Sustained business growth and long-term prosperity require both strategy and entrepreneurship. The problem with strategic planning at many big companies who aren’t as entrepreneurial as they once were is that their leaders aren’t as hard-pressed to make tough choices because they have an abundance of resources. They spread resources like peanut butter rather than concentrate them, acting to placate and pay off internal and external constituents. Their strategies accommodate conflicting desires, they have conflicting goals, and they wastefully allocate resources to unconnected inititiatives. Instead of focused strategies, they lead with laundry lists of desirable outcomes.
Of course, nature abhors a vacuum. In the absence of a good coherent growth strategy that connects the entire organization behind a viable purpose and objectives, emerging leaders throughout the organization will fill the void with strategies of their own for their teams. Bad strategies will sprout like weeds in a garden. Some will be good, and some will be bad. But they will most likely be disconnected and suffer from a lack of alignment and synergy that could have been enabled by a coherent growth strategy for the broader organization.
The problem with strategy at many smaller, more nimble and innovative companies is that strategy usually doesn’t exist. These firms have a lot of ideas, but they suffer from a lack of focus and the strategic discipline required to make the smart choices needed to accelerate and scale those ideas into momentum that can be sustained longer term.
Strategy is not simply goal setting and financial projections. A good strategic plan certainly includes goals and financial metrics, but it goes beyond goal setting to define how the goals will be achieved based on facts. Good strategy almost always involves a shift in thinking.
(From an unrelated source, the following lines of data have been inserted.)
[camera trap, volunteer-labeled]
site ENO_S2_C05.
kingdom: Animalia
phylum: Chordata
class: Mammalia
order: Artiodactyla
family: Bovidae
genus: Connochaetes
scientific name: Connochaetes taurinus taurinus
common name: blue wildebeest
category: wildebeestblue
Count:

The most strategic leaders identify the few most critical issues their team faces. They dive deep to find the pivot or leverage points where they can exponentially multiply the effectiveness of effort and energy. Just as importantly, they do not turn a blind eye to the biggest obstacles standing in the way of success, and they clearly define the path forward to overcome them. The higher a leader ascends up the leadership ladder, the harder the strategy challenge becomes because the choices multiply faster than resources. It’s often a key differentiating factor that separates the best emerging leaders from the rest.
The best leaders know how to strike the right balance between strategy and entrepreneurship by focusing their team where they have the greatest likelihood of winning. They put punch in their strategies and make them more executable because they say “no” a lot, and when they say “yes” it’s a big yes. They fail fast on bad ideas, learn from failure, lower the cost of experimentation, and they improve execution by focusing precious resources on the fewer, bigger, more market-meaningful ideas that set them apart and create the greatest economic value over the long haul. They go beyond setting big goals with inspiring platitudes and slogans. They dig deeper to help their team develop a market-driven growth strategy that focuses their strengths on the most promising opportunities while giving serious consideration and sufficient planning to overcome obstacles. This is the essence of good strategy.
The most successful companies with whom I've worked over the last 35+ years also recognize that excellent execution requires much more than a good strategy. They do the heavy lifting to connect the dots cross-functionally and give their entire workforce the context and support they need to be all-in. They go beyond mere communication by using the strategic plan to cultivate a performance-based culture of innovation, collaboration and accountability. Most importantly, they understand that execution is just as much a people challenge as it is a strategy problem.